JOB: Please rewrite the material between the line holding "How far asunder" and the end of the material, inclusive, as a two-column CSV with the columns input and output. Give one row per answer, with the text before it in input and the answer in output, each as a single quoted field with line breaks replaced by spaces.

--*--

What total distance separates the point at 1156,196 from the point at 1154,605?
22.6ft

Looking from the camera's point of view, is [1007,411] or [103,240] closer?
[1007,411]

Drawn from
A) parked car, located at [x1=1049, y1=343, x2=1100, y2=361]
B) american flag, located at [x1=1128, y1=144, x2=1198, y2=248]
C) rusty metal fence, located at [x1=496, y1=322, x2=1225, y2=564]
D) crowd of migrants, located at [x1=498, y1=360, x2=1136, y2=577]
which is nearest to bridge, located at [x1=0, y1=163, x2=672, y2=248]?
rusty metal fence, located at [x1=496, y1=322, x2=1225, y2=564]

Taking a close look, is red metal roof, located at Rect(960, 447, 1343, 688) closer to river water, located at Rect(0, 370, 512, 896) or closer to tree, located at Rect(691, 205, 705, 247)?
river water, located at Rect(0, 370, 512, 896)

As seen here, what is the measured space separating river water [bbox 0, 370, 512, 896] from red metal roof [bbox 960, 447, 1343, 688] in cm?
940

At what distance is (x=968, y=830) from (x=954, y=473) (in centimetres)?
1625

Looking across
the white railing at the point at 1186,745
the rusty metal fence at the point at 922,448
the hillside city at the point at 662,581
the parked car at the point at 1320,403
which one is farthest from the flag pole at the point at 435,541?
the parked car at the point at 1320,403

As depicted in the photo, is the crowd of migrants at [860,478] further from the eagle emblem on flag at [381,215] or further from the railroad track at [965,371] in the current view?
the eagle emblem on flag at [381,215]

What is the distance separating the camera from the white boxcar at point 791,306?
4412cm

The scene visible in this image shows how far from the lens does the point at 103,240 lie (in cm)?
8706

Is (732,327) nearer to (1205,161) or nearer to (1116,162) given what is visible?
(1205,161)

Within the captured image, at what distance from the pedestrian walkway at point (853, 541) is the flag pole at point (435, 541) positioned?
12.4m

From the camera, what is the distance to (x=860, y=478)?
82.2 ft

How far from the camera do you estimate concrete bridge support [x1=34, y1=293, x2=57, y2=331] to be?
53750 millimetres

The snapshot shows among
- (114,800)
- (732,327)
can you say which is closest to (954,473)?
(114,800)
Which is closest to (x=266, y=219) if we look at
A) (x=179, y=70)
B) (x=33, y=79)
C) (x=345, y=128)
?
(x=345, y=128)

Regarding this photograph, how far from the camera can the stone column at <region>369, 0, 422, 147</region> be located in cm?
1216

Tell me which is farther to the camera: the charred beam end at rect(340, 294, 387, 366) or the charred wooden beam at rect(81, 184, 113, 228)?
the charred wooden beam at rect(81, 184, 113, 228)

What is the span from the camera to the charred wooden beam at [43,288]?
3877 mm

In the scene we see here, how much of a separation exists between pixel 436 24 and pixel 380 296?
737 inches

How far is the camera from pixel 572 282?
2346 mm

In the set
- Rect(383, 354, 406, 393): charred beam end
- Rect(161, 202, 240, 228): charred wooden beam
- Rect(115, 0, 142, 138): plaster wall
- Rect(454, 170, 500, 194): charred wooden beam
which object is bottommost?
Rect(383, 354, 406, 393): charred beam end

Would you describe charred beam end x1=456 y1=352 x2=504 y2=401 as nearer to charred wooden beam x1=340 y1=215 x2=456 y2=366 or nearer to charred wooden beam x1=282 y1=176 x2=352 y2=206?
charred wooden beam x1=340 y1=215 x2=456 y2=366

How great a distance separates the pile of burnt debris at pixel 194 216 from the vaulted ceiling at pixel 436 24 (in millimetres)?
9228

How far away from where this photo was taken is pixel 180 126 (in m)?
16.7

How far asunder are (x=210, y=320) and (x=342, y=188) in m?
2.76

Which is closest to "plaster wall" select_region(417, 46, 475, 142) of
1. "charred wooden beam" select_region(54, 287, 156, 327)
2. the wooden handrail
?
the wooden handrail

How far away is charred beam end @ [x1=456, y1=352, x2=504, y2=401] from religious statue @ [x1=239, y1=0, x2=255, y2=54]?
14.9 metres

--*--

RESULT:
input,output
"How far asunder are (x=210, y=320) and (x=342, y=188) in m?","2.76"
"Which is closest to ""plaster wall"" select_region(417, 46, 475, 142) of 1. ""charred wooden beam"" select_region(54, 287, 156, 327) 2. the wooden handrail ?","the wooden handrail"
"How far away is charred beam end @ [x1=456, y1=352, x2=504, y2=401] from religious statue @ [x1=239, y1=0, x2=255, y2=54]?","14.9 metres"